Earlier this year, the John R. Gaines Center for the Humanities at UK appointed Dr. Melynda Price as the director of the center. 

Dr. Price is the first woman and the first African American to lead the Gaines Center since its establishment in 1986.

All of these people dared to take the bold firsts steps. 

And when they did, they sent a message about the power of education – power that extends beyond the classroom. 

In October, the UK Student Government Association partnered with community organizations to host a gubernatorial debate in the Singletary Center. 

This was an opportunity for our students to ask their leaders questions that were important to them so they could make educated decisions when casting their votes. 

It was a time for students to tap into their identity as not just a student, but as a citizen of this state and nation. 

In the fall, our campus had visitors who came to express their beliefs and opinions as students made their way to class. 

Their convictions were offensive to some of our students – still, we are a community that respects the right to free speech and expression for all individuals. 

Because, just as the visitors had the right to express their beliefs, so too did our students.

In a space that was sometimes charged but always safe, our students engaged in debate with the visitors - and these are moments when ideas are refined, changed, or strengthened. 

Early in November, the MLK Center hosted the Diversity Leadership Summit to help enhance the educational experience of students from diverse backgrounds.  

Students from colleges across Kentucky, along with prospective multicultural high school juniors and seniors, engaged in a day-long conference that encouraged, educated, and inspired them to achieve their academic and professional goals through scholarship, leadership, and service to others.  

Also, in November, UK students who are part of Young America’s Foundation invited Michael Knowles to speak here in the Gatton Student Center ballroom.

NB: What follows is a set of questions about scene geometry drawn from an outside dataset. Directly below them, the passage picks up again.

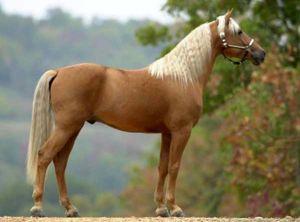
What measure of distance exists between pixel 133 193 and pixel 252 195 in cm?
2966

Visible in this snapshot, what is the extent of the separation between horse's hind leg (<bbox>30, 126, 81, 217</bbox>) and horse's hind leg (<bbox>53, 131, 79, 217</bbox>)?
0.26 meters

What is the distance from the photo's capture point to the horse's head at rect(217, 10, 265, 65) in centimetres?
1332

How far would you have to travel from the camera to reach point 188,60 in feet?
43.1

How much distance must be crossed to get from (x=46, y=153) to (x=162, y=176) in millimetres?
1713

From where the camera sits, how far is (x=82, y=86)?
498 inches

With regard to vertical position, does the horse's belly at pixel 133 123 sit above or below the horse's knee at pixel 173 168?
above

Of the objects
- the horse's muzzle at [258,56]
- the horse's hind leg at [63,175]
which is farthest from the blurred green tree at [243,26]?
the horse's hind leg at [63,175]

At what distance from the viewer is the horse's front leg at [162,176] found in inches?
517

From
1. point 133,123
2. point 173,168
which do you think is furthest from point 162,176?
point 133,123

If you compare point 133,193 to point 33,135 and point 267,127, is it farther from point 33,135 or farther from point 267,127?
point 33,135

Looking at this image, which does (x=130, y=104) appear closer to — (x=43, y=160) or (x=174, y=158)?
(x=174, y=158)

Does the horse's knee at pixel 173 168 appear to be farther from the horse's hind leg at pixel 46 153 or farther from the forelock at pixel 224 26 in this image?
the forelock at pixel 224 26

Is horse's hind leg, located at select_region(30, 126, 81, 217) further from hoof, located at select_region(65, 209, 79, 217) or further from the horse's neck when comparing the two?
the horse's neck

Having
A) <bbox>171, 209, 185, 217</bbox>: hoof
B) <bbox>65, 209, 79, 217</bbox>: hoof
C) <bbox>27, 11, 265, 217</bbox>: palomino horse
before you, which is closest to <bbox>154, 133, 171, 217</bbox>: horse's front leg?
<bbox>27, 11, 265, 217</bbox>: palomino horse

And, on the same night, just down the hall from where we are now, the Office of LGBTQ+ Resources hosted a discussion and karaoke night in honor of Trans Week of Awareness. 

These events are what make a university remarkable.  

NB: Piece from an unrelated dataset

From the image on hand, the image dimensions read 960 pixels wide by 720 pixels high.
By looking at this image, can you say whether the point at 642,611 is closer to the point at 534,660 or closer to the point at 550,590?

While one of our goals is to educate our students in the classroom, we know that a lot of the lessons they learn come from interacting with a diverse and welcoming community. 

We should do all that we can to encourage this because it is these interactions that help our students grow and develop to later become the backbones in their communities, disciplines, and careers.  

David Rosenberg, a UK College of Law alum, gifted the University of Kentucky $20 million, making his generous endowment the third largest in UK history. 

I have had the pleasure of getting to know David, and we have uncovered our commonalities. Our parents or grandparents immigrated to America between 1880 and 1920, after which this country closed its doors to immigration, making it nearly impossible for other family members and co-religionists to escape Hitler’s extermination.

And, David and I are descendants of those without an education, driven to make certain their children and children’s children would know its promise. 

After graduating from the UK College of Law, David became a leader in his career and a philanthropist in his community. He has committed himself to uplift those around him because he understands that a better community for all makes a better community for those who come from diverse backgrounds. 

And, as an alum, David knows the power of our community – and that is why he has invested in its future.

By the time students graduate from the University of Kentucky, they should have the necessary tools to make positive impacts on society and uplift those around them.

This is only possible if we are welcoming to all people and opinions, supportive of courageous conversations, and enriched by diverse backgrounds, beliefs, and perspectives. 

Because we are not just a place where students earn a degree – we create the space where students are inspired, transformed, and emboldened. 

Here, at UK, we are what is wildly possible.